— start TEXT TO READ —

You are viewing a plain text version of this content. The canonical link for it is here.
Posted to dev@avro.apache.org by "Doug Cutting (JIRA)" <ji...@apache.org> on 2013/08/13 20:02:48 UTC

[jira] [Commented] (AVRO-1345) Python Codegen

    [ https://issues.apache.org/jira/browse/AVRO-1345?page=com.atlassian.jira.plugin.system.issuetabpanels:comment-tabpanel&focusedCommentId=13738579#comment-13738579 ] 

Doug Cutting commented on AVRO-1345:
------------------------------------

This looks great.  Tests pass for me.

A few concerns I have before we commit this:
 - Can we please avoid incompatibly changing the command line for SpecificCompilerTool?  Perhaps we should add a -lang option that defaults to 'java'.
 - Shouldn't we add some tests of the generated Python code?  We might just add tests in the python tree that refer to ../../lang/java/tools/src/test/compiler/output/*.py, or we could move these into share/test.
 - We might add something to the Python "getting started" guide about this.
                
> Python Codegen
> --------------
>
>                 Key: AVRO-1345
>                 URL: https://issues.apache.org/jira/browse/AVRO-1345
>             Project: Avro
>          Issue Type: New Feature
>          Components: java, python
>            Reporter: Tal Levy
>         Attachments: AVRO-1345.patch
>
>
> I recently started using Avro at my work and we found it difficult to keep 
> track of what python dict matched to what schema. Instead of having 
> random dicts being populated and then attempted to be serialized to avro, I thought 
> it would be more readable and less error prone to codegen the python dict 
> for developers. These classes are type checked field by field. Although it does not 
> have the advantage of compiled type checking like in the java codegen, it is a 
> friendly wrapper around python dicts representing avro records to be serialized.

— end TEXT TO READ —
— start DATA SHOWN —

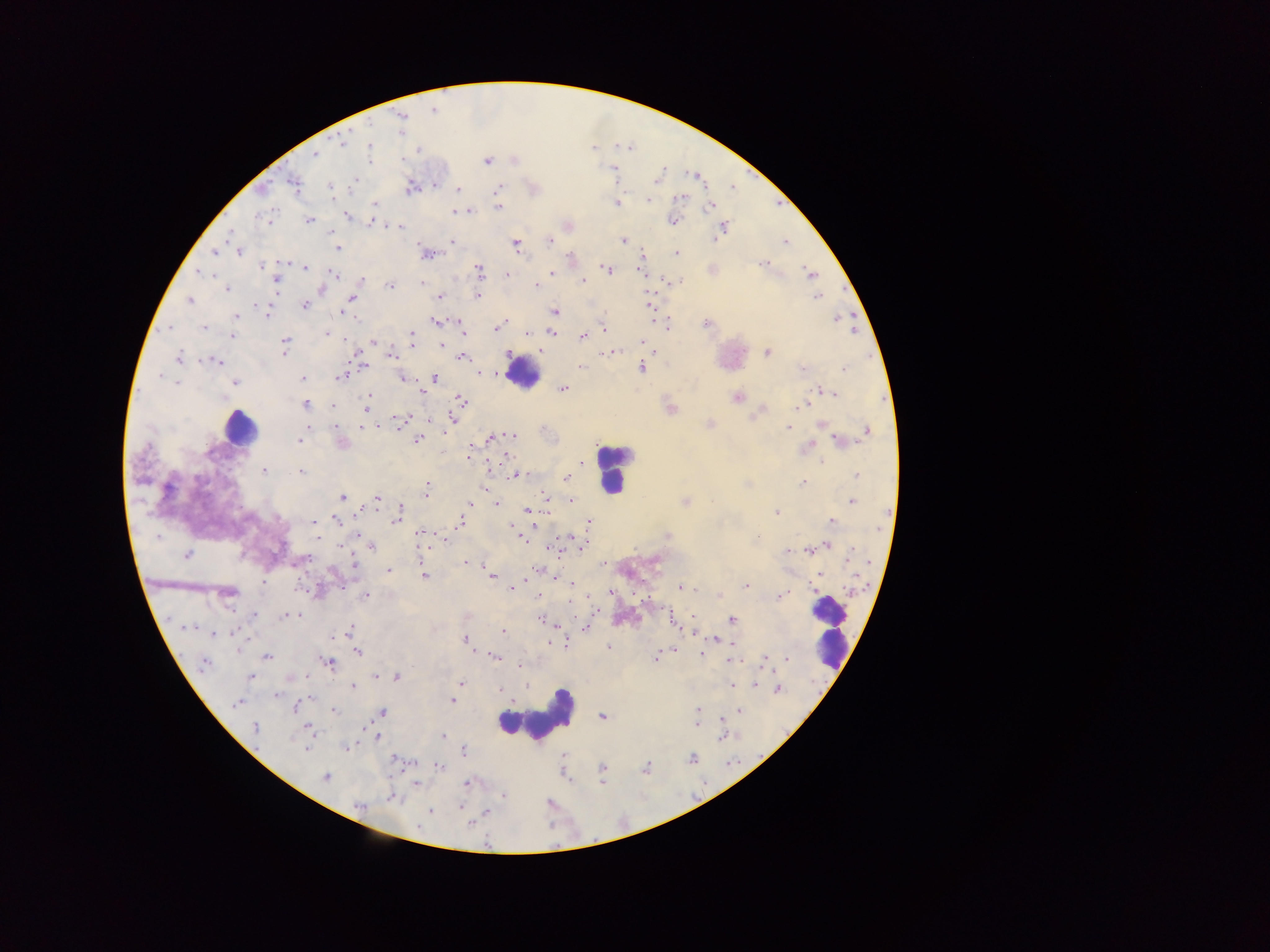

Approximate centers as {x, y} in pixels.
Summary:
  - Leukocyte locations: {522, 372}, {240, 427}, {613, 469}, {830, 627}, {536, 717}
  - Malaria parasite locations: {432, 110}, {400, 116}, {343, 142}, {369, 147}, {314, 156}, {367, 159}, {487, 161}, {614, 171}, {658, 178}, {293, 183}, {434, 185}, {330, 187}, {410, 187}, {458, 189}, {497, 192}, {680, 197}, {647, 200}, {615, 202}, {375, 205}, {711, 205}, {498, 207}, {456, 211}, {346, 215}, {308, 220}, {672, 220}, {371, 221}, {567, 225}, {399, 226}, {724, 226}, {623, 240}, {550, 241}, {451, 242}, {785, 242}, {515, 243}, {337, 247}, {238, 251}, {215, 252}, {676, 253}, {426, 254}, {571, 256}, {642, 257}, {764, 262}, {261, 266}, {305, 267}, {607, 269}, {479, 271}, {551, 272}, {199, 273}, {644, 273}, {811, 273}, {333, 274}, {505, 274}, {275, 280}, {361, 281}, {582, 281}, {422, 282}, {390, 285}, {534, 285}, {321, 288}, {226, 289}, {477, 295}, {816, 296}, {440, 297}, {351, 299}, {189, 300}, {304, 305}, {648, 305}, {266, 309}, {554, 312}, {343, 313}, {236, 315}, {836, 319}, {436, 321}, {706, 324}, {496, 326}, {666, 326}, {203, 327}, {171, 328}, {604, 329}, {460, 330}, {550, 332}, {327, 333}, {527, 333}, {232, 336}, {583, 336}, {411, 337}, {285, 342}, {374, 342}, {640, 342}, {441, 345}, {540, 350}, {602, 351}, {615, 352}, {653, 352}, {767, 352}, {391, 354}, {462, 356}, {177, 359}, {215, 360}, {362, 366}, {580, 367}, {640, 367}, {802, 368}, {845, 368}, {479, 374}, {302, 377}, {342, 377}, {402, 377}, {435, 378}, {177, 383}, {235, 383}, {563, 389}, {823, 391}, {369, 392}, {422, 393}, {833, 393}, {367, 397}, {736, 397}, {461, 400}, {304, 404}, {804, 405}, {330, 407}, {366, 407}, {670, 408}, {762, 409}, {393, 418}, {404, 418}, {452, 419}, {397, 420}, {822, 423}, {709, 424}, {335, 425}, {363, 425}, {788, 426}, {866, 430}, {510, 434}, {417, 438}, {490, 438}, {298, 440}, {839, 441}, {341, 442}, {808, 446}, {469, 454}, {505, 456}, {821, 461}, {582, 464}, {264, 471}, {300, 471}, {514, 475}, {857, 475}, {565, 478}, {802, 481}, {748, 484}, {427, 486}, {482, 488}, {425, 492}, {342, 496}, {377, 497}, {547, 498}, {571, 501}, {685, 501}, {851, 501}, {495, 503}, {470, 504}, {398, 510}, {527, 510}, {776, 512}, {830, 520}, {313, 522}, {336, 522}, {589, 522}, {459, 524}, {536, 527}, {515, 533}, {419, 534}, {357, 535}, {667, 536}, {316, 537}, {520, 537}, {756, 537}, {571, 538}, {445, 539}, {827, 544}, {583, 545}, {372, 547}, {582, 549}, {787, 550}, {807, 550}, {555, 551}, {187, 554}, {299, 561}, {465, 562}, {353, 564}, {537, 569}, {388, 570}, {491, 575}, {553, 575}, {820, 575}, {424, 576}, {571, 583}, {745, 585}, {679, 587}, {510, 588}, {226, 592}, {610, 592}, {366, 595}, {781, 595}, {537, 597}, {718, 597}, {254, 615}, {286, 615}, {692, 615}, {670, 619}, {732, 619}, {542, 620}, {555, 624}, {693, 629}, {585, 630}, {348, 632}, {503, 632}, {212, 633}, {465, 639}, {715, 639}, {735, 645}, {607, 647}, {674, 649}, {358, 651}, {701, 654}, {493, 655}, {267, 656}, {764, 656}, {655, 658}, {787, 659}, {730, 661}, {203, 663}, {328, 663}, {519, 666}, {377, 675}, {396, 676}, {250, 677}, {461, 684}, {756, 684}, {731, 685}, {352, 687}, {777, 688}, {499, 689}, {275, 695}, {452, 701}, {237, 703}, {296, 706}, {698, 709}, {333, 710}, {739, 710}, {382, 712}, {601, 716}, {721, 717}, {695, 725}, {255, 728}, {308, 729}, {443, 735}, {723, 735}, {377, 736}, {346, 746}, {305, 747}, {464, 749}, {692, 758}, {394, 759}, {439, 766}, {602, 767}, {646, 767}, {326, 777}, {601, 781}, {416, 783}, {467, 783}, {503, 796}, {392, 797}, {460, 805}, {359, 806}, {431, 811}, {487, 813}, {470, 823}
  - Country: Ghana
  - Capture: mobile-phone photograph through a microscope
  - Image size: 1270×952 pixels
  - Preparation: thick blood smear
  - Field of view: single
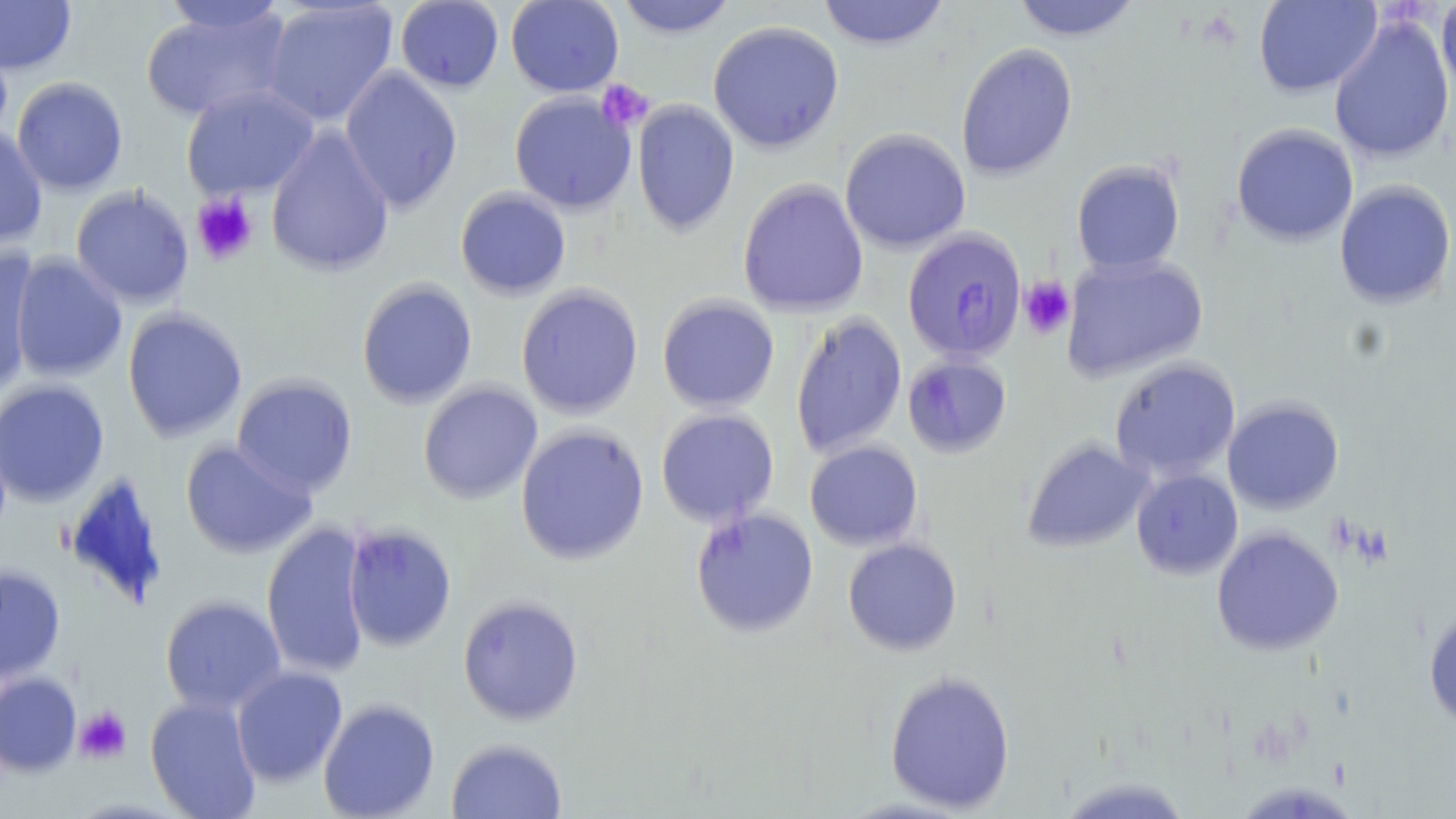

slide-level diagnosis = Plasmodium falciparum
stain = May-Grünwald-Giemsa
field of view = single
modality = optical microscopy
magnification = 1000x
preparation = thin blood smear
platelet locations = approximate bounding boxes as [x1, y1, x2, y2] in pixels: [596, 79, 653, 131], [191, 193, 258, 266], [1018, 277, 1075, 339], [73, 706, 131, 764]
uninfected red blood cell locations = approximate bounding boxes as [x1, y1, x2, y2] in pixels: [0, 0, 77, 75], [160, 0, 288, 36], [395, 0, 504, 93], [506, 0, 624, 97], [614, 0, 739, 38], [817, 0, 950, 51], [1010, 0, 1143, 41], [1253, 0, 1382, 98], [1436, 0, 1456, 104], [261, 1, 399, 127], [141, 6, 292, 122], [1328, 13, 1455, 164], [707, 20, 845, 153], [956, 43, 1078, 181], [338, 65, 463, 214], [12, 76, 128, 196], [181, 84, 320, 200], [509, 91, 637, 215], [631, 99, 740, 237], [0, 122, 48, 249], [1231, 123, 1359, 247], [265, 125, 395, 279], [839, 128, 971, 254], [1071, 159, 1186, 274], [737, 179, 869, 318], [1334, 180, 1456, 309], [70, 186, 195, 308], [455, 187, 572, 299], [0, 246, 39, 399], [10, 253, 127, 383], [1061, 253, 1209, 381], [356, 278, 478, 408], [515, 283, 644, 419], [657, 295, 780, 413], [122, 308, 248, 442], [790, 313, 908, 458], [902, 354, 1012, 457], [1109, 357, 1242, 482], [231, 374, 358, 496], [0, 379, 110, 506], [417, 382, 543, 504], [1222, 397, 1344, 514], [655, 408, 779, 527], [514, 424, 650, 566], [1022, 437, 1152, 553], [179, 439, 317, 559], [804, 440, 924, 551], [1131, 469, 1243, 579], [62, 472, 170, 609], [690, 507, 819, 638], [260, 520, 373, 680], [342, 523, 458, 652], [1211, 526, 1344, 656], [842, 538, 963, 656], [0, 564, 66, 684], [159, 595, 286, 714], [458, 595, 584, 725], [1423, 607, 1456, 731], [231, 665, 348, 787], [884, 671, 1016, 813], [0, 672, 82, 776], [145, 694, 262, 819], [318, 698, 440, 819], [446, 737, 567, 819], [1055, 776, 1194, 819]
Plasmodium falciparum-infected red blood cell locations = approximate bounding boxes as [x1, y1, x2, y2] in pixels: [902, 227, 1026, 363]
image size = 1456×819 pixels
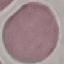

malaria status = uninfected
stain = Giemsa
image type = cell patch, automatically extracted from a larger field of view and resized to 64 × 64 pixels
preparation = thin blood film
capture = smartphone through the microscope eyepiece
Identify the malaria species.
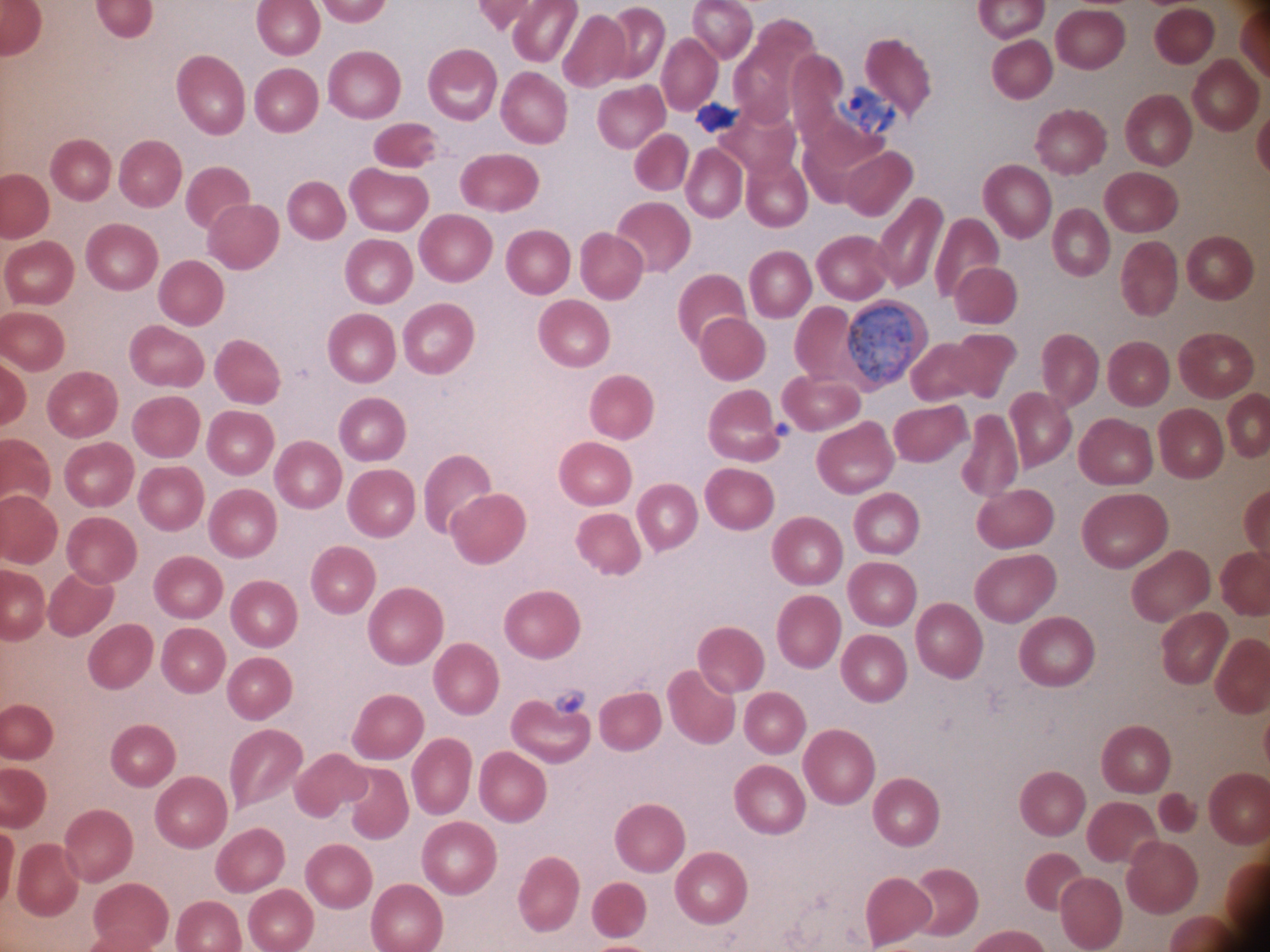
Plasmodium ovale.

— end DATA SHOWN —

▶ [WHAT TO DO]:
a) In the Python codegen thread, what option does the commenter suggest adding to SpecificCompilerTool, and what should it default to?
b) According to the Python codegen thread, why did the reporter want to generate Python classes for Avro records instead of filling in plain dicts?
c) Write what comes next in the Python codegen thread, picking up after its last sentence.
You won't need the items for any of this.

▶ [RESULTS FOR THE EXERCISE]:
a) A -lang option that defaults to 'java'.

b) The reporter's team found it hard to keep track of which Python dict matched which schema. Generated classes that are type checked field by field would be more readable and less error prone than populating random dicts and then trying to serialize them.

c)
> let me know what you think about this, I am still tweaking how it behaves. 
> I understand it is a bit unpythonic to enforce types in this way, but the readability 
> is worth it nonetheless.
> here is an example record:
> https://gist.github.com/talevy/5696236
> I extended the avro compiler/tools to provide both java and python codegen functionality.
> so if this sounds like something others would use, maybe it makes sense to include it
> into the main repo.
> here are the changes
> https://github.com/talevy/avro/tree/python-codegen
> a few caveats and thoughts about my current version:
> 1. I do not know how to best handle constructors, because some fields are not allowed to be null... maybe a builder pattern would work here, but it's kind of weird in python
> 2. I copy/pasted a lot of the code from SpecificCompiler to make the PythonCompiler... some renaming and code re-use via inheritance would make it read better.
> 3. I wanted to reuse the validate methods provided already in Avro to verify the record, but it takes away from some of the class type correctness for nested records and such.
> 4. I do not know what the best way of outputing multiple files is, I currently use the same packaging as the java classes into their namespace directories
> 5. I am not familiar with the avro-protocol format, so I only implemented enums and records.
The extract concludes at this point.